*** Begin section ***

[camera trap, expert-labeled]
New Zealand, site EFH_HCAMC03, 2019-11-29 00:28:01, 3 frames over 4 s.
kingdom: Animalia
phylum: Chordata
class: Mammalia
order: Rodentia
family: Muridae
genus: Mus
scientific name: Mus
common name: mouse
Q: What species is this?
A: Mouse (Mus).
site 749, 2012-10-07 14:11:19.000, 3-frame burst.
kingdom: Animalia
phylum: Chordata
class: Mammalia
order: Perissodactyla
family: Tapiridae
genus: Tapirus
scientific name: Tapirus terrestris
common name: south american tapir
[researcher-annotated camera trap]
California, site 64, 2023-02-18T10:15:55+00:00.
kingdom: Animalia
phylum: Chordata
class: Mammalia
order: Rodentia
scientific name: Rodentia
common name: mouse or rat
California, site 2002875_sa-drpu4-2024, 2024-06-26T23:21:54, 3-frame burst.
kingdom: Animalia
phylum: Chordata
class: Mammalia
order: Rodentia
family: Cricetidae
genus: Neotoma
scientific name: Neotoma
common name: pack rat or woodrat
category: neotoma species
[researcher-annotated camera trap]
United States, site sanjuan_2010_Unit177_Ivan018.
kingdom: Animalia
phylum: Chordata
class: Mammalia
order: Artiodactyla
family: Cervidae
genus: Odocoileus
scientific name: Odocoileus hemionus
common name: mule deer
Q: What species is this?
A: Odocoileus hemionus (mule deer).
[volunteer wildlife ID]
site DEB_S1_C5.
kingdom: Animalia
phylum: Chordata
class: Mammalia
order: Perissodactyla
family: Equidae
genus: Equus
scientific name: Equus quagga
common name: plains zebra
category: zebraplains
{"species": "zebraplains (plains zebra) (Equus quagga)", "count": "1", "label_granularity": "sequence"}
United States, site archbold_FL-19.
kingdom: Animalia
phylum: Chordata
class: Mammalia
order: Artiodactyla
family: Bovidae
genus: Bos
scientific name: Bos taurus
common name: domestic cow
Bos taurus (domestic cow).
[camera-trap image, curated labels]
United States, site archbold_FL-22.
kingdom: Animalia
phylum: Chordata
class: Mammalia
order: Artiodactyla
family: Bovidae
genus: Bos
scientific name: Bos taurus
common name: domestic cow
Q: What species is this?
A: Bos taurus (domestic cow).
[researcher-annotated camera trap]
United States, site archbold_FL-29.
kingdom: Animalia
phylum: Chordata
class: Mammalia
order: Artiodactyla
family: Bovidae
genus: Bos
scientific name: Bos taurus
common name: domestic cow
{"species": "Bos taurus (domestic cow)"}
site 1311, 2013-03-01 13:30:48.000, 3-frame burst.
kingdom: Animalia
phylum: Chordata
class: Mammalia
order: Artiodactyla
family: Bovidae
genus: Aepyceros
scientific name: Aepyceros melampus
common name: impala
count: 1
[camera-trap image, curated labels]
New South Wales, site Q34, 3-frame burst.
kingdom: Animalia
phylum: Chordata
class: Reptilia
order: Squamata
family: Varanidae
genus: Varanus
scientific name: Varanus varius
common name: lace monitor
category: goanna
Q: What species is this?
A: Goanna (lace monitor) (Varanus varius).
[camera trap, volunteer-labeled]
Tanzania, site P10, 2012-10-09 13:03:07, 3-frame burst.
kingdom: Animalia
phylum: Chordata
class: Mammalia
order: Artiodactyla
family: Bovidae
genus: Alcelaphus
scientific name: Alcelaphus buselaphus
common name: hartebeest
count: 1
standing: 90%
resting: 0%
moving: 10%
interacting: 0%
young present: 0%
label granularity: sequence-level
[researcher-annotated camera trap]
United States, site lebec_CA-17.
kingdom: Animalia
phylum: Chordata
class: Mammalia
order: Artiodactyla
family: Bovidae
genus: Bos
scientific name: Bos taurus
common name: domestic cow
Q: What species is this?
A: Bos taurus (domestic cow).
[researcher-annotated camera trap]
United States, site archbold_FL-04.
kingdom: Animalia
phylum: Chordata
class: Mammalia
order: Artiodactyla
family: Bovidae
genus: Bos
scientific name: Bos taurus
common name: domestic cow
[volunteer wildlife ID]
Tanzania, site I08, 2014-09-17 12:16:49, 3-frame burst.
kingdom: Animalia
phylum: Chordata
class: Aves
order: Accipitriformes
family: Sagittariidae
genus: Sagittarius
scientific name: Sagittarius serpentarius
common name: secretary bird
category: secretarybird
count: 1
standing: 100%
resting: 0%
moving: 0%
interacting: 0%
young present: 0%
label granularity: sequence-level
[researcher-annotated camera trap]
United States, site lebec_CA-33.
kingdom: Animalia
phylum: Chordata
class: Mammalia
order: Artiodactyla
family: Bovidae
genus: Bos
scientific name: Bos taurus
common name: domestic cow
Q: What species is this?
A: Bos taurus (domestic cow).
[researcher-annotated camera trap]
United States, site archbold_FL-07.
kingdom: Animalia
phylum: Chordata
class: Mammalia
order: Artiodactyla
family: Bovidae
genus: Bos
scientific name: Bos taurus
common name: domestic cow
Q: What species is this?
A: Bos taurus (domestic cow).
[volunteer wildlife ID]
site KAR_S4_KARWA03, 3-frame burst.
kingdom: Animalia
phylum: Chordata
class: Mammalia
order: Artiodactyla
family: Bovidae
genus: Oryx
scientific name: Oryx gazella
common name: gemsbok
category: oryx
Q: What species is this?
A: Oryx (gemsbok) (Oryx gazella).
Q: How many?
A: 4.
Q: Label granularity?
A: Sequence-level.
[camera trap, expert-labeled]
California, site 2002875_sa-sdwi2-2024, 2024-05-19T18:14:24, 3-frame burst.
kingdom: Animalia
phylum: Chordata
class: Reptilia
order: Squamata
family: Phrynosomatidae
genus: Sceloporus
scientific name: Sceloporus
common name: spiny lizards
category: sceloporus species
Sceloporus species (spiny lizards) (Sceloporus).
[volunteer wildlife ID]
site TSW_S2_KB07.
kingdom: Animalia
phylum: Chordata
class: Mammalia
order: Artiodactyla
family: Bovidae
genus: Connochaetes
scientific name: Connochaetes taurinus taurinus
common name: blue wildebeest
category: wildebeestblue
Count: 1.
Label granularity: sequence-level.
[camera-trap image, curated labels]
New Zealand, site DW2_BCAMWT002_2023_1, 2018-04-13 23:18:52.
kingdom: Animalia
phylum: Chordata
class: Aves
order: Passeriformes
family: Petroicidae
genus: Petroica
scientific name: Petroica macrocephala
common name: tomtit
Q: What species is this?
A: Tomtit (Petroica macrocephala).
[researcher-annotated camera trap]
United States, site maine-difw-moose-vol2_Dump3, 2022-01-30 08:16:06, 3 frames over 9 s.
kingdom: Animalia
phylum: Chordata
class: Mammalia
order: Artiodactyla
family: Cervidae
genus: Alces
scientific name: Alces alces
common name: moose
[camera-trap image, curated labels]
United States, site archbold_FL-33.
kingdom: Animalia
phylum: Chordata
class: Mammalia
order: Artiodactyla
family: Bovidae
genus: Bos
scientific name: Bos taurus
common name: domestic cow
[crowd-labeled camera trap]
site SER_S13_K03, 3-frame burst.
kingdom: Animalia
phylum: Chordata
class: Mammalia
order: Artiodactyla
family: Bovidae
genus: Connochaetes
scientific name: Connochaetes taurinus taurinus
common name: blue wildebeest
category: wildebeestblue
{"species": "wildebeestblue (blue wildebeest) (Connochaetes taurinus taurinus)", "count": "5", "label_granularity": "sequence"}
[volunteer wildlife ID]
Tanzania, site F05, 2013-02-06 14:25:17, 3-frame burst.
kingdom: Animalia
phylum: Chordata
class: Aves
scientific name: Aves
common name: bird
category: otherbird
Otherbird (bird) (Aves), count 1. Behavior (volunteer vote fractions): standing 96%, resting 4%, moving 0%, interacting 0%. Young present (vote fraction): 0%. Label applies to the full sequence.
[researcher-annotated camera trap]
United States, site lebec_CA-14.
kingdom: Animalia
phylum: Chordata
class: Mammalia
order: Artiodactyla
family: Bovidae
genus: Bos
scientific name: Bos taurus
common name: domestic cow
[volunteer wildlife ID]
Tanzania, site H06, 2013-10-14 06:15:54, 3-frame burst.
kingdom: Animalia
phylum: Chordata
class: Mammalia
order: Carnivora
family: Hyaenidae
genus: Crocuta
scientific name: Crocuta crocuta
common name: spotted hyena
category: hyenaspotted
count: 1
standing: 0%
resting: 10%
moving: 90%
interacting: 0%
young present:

*** End section ***

» **What is expected**:
In the data above, find the line with "California, site 64, 2023-02-18T10:15:55+00:00." and the line with "scientific name: Neotoma". Retype both, plus every line between them, exactly.

» **Response area**:
California, site 64, 2023-02-18T10:15:55+00:00.
kingdom: Animalia
phylum: Chordata
class: Mammalia
order: Rodentia
scientific name: Rodentia
common name: mouse or rat
California, site 2002875_sa-drpu4-2024, 2024-06-26T23:21:54, 3-frame burst.
kingdom: Animalia
phylum: Chordata
class: Mammalia
order: Rodentia
family: Cricetidae
genus: Neotoma
scientific name: Neotoma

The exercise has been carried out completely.